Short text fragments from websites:
※
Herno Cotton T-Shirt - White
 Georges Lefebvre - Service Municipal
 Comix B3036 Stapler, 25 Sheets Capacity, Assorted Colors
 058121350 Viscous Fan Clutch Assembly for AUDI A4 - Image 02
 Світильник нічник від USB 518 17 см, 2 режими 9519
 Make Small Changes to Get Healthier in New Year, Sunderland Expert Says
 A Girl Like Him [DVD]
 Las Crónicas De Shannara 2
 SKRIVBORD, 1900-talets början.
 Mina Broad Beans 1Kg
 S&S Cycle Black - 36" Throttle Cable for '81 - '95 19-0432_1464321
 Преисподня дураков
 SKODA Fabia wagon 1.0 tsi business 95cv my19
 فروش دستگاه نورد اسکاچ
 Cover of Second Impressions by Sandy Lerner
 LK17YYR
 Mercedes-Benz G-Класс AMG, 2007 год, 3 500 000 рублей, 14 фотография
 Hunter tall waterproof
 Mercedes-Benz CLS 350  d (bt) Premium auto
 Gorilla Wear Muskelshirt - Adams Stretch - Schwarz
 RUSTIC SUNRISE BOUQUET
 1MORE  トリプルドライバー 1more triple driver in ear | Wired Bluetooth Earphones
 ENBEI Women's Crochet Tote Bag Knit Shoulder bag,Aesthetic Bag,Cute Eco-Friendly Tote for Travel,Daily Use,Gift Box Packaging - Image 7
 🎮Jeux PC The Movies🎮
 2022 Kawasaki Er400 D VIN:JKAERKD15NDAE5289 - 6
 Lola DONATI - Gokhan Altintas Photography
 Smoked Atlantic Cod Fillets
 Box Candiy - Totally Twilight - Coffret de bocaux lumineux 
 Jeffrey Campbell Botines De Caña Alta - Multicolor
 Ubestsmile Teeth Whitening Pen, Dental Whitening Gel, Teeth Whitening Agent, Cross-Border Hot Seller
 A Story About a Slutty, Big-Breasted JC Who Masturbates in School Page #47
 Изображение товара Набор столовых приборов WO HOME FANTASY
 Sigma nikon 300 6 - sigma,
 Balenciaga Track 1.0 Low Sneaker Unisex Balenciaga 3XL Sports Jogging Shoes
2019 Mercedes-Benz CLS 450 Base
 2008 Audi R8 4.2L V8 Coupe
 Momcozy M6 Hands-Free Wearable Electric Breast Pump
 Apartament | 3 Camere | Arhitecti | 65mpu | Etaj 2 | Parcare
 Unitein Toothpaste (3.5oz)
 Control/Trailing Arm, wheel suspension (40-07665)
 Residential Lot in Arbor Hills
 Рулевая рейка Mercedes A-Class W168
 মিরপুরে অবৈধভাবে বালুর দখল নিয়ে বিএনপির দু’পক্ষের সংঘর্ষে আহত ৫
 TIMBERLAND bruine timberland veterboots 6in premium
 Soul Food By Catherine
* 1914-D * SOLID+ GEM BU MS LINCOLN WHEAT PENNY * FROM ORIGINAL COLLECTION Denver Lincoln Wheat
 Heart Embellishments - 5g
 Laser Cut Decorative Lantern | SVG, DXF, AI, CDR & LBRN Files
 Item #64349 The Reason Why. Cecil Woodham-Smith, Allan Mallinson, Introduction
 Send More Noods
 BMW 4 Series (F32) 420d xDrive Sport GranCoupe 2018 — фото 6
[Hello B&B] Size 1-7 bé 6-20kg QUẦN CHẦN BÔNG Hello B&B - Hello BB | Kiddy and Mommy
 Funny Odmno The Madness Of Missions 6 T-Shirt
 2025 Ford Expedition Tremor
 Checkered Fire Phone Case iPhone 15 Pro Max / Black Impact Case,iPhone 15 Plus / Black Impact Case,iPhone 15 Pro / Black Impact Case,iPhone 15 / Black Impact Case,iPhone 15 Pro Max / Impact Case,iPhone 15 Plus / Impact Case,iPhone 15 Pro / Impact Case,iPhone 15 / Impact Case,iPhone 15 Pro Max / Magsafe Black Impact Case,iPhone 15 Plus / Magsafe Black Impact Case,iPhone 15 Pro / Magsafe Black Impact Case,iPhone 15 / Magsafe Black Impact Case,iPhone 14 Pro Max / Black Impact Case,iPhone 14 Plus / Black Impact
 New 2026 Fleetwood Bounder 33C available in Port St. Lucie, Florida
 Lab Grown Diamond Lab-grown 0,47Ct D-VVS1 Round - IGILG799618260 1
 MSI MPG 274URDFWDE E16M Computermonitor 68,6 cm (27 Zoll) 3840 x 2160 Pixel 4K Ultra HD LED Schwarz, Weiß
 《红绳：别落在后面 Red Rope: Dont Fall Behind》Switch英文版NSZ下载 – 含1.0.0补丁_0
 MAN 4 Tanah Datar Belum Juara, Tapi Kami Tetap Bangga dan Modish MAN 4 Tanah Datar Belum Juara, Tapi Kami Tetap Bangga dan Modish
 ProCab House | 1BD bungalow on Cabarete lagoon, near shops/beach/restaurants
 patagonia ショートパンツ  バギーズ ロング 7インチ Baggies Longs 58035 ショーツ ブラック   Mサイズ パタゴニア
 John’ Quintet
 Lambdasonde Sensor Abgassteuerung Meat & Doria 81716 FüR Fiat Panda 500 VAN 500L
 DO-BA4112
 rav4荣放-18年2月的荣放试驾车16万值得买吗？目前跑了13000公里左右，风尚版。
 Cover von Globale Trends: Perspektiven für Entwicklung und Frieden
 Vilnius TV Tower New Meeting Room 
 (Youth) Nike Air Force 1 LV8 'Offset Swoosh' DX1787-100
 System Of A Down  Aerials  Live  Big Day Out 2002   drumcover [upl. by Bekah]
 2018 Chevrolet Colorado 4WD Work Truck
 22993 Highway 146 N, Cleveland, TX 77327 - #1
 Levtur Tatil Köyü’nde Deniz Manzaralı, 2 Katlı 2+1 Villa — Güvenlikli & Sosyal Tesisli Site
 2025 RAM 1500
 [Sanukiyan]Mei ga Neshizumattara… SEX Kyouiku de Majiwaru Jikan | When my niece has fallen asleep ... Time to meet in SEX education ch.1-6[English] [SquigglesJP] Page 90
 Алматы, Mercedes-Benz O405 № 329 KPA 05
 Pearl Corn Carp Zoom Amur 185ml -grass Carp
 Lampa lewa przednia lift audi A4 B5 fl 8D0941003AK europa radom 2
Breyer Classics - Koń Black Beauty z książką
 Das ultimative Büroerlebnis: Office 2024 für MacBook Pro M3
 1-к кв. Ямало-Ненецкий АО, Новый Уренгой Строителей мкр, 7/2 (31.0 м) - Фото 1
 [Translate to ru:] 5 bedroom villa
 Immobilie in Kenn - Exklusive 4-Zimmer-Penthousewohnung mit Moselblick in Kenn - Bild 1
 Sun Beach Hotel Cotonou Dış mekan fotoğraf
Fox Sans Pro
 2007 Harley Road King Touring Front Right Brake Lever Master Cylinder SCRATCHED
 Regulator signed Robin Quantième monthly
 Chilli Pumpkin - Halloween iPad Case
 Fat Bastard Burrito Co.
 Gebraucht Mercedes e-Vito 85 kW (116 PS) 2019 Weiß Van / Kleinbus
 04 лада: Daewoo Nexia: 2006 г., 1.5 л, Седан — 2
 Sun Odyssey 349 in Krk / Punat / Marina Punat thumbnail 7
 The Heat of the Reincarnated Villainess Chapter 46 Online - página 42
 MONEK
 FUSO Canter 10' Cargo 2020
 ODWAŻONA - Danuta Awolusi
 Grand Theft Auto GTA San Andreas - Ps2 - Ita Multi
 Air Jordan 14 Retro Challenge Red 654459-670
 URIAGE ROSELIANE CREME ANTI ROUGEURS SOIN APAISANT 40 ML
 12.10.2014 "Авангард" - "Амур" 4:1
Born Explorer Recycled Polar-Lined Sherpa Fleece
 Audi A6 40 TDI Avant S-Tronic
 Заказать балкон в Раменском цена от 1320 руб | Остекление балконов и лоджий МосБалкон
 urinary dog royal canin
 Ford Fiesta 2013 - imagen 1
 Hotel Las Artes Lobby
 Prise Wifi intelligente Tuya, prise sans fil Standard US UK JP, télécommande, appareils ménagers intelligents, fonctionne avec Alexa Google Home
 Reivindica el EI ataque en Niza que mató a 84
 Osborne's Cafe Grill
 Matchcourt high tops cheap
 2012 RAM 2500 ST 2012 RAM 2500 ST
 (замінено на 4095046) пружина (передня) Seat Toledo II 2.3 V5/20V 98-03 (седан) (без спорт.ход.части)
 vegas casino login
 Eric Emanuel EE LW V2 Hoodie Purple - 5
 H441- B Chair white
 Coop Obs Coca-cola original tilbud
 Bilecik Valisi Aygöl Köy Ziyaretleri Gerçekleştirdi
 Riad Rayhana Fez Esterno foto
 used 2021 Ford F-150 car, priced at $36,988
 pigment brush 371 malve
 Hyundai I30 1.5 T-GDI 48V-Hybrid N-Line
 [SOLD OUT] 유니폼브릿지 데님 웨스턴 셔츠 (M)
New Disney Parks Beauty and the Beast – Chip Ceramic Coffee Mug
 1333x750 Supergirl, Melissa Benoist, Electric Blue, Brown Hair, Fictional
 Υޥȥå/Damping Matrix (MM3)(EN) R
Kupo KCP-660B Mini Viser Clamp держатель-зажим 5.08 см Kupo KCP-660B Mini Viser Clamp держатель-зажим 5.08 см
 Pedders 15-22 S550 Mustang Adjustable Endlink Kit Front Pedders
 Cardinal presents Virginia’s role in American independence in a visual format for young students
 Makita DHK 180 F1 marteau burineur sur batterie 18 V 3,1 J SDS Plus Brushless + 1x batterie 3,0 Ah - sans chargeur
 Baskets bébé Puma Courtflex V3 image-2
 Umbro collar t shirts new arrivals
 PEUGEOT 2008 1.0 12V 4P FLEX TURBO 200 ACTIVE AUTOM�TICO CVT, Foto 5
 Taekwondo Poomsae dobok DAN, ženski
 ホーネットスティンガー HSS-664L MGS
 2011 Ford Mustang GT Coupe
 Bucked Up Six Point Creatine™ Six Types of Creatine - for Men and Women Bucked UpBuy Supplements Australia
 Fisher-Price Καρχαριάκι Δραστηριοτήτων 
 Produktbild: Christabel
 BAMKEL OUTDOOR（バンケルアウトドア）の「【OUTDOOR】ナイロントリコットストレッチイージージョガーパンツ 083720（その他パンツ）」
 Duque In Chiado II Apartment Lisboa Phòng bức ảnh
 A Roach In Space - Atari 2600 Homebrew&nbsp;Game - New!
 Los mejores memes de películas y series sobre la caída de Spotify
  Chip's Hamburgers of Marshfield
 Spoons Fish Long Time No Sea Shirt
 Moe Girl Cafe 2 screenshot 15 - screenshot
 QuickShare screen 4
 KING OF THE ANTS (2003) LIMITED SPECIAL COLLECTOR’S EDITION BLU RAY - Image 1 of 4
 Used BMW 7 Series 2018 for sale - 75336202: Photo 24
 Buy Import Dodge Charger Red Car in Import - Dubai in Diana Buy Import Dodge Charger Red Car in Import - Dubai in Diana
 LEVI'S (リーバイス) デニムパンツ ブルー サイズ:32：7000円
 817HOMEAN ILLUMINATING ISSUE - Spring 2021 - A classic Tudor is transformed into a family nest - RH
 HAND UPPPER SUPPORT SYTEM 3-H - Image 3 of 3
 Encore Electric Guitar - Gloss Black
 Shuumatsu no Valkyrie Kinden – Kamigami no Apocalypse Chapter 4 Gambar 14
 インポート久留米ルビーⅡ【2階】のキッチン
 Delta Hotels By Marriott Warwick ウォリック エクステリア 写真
※
» Activity
Could you retype exactly the lines above, starting at the line that contains "058121350 Viscous Fan" and ending at the line that contains "فروش دستگاه نورد اسکاچ", and nothing more?

» Solution
 058121350 Viscous Fan Clutch Assembly for AUDI A4 - Image 02
 Світильник нічник від USB 518 17 см, 2 режими 9519
 Make Small Changes to Get Healthier in New Year, Sunderland Expert Says
 A Girl Like Him [DVD]
 Las Crónicas De Shannara 2
 SKRIVBORD, 1900-talets början.
 Mina Broad Beans 1Kg
 S&S Cycle Black - 36" Throttle Cable for '81 - '95 19-0432_1464321
 Преисподня дураков
 SKODA Fabia wagon 1.0 tsi business 95cv my19
 فروش دستگاه نورد اسکاچ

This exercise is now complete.